Apesar de o intervalo lhes ter feito bem, os Dragões continuaram a sentir dificuldade em encontrar o caminho do golo e nem um dos melhores do mundo a descobri-lo conseguia empatar a contenda. Remetida à sua meia-pista, e através de Franco Platero, a Oliveirense conseguiu retirar Gonçalo Alves do jogo durante um par de minutos antes de começar o triste espetáculo de Fernando Vasconcelos e Rui Torres. Ansiosa de protagonismo, a dupla de arbitragem não hesitou em anular o 2-2 e em admoestar Roc Pujadas com a cartolina azul sem motivo aparente. Na bola parada subsequente, Martínez aproveitou para fazer o 1-3 antes do surgimento da décima falta forasteira que Di Benedetto desaproveitou. Em novo contragolpe, os oliveirenses aumentaram a vantagem para 1-4 e complicaram ainda mais a tarefa dos portistas, que dispuseram de uma demorada grande penalidade que Gonçalo Alves concretizou na recarga (2-4).

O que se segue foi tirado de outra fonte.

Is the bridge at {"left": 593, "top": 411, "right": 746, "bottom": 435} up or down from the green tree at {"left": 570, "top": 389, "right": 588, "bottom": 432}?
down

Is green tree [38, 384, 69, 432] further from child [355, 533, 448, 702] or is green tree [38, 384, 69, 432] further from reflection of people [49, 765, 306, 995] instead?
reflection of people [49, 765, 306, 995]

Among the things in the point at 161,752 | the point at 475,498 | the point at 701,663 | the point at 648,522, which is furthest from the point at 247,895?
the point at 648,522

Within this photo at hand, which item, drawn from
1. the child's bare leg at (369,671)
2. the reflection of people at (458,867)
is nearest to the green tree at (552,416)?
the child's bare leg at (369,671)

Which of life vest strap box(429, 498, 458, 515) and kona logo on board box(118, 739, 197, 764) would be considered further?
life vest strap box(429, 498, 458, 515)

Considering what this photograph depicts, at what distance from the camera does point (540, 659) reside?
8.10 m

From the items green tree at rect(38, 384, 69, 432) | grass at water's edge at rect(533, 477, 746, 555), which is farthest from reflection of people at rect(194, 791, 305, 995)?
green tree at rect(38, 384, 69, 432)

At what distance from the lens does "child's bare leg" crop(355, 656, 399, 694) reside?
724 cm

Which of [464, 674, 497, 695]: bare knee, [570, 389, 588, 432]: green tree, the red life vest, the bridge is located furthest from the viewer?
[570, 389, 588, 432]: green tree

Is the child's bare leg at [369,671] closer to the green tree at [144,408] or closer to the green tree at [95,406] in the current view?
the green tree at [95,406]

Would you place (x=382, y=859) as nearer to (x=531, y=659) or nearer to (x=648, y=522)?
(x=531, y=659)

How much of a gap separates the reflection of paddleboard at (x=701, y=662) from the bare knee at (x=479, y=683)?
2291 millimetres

Seguiu-se novo cartão azul, nova hipótese para o dianteiro e nova oportunidade desperdiçada. Carregados por Carlo Di Benedetto, os azuis e brancos reduziram o atraso já perto dos 50 minutos, repuseram a igualdade já dentro dos derradeiros três e o final aproximava-se com 4-4 no placard eletrónico, com Jorge Silva a projetar Gonçalo por cima da tabela e a acabar excluído. Chamado à marca, Di Benedetto não se mostrou capaz de reverter o desacerto portista nos livres diretos, porém o melhor ainda estava para vir. A sete segundos da buzina, o internacional francês abriu o livro de magia, puxou o stick atrás e levou o Dragão Arena ao delírio ao consumar uma remontada heróica e inteiramente merecida.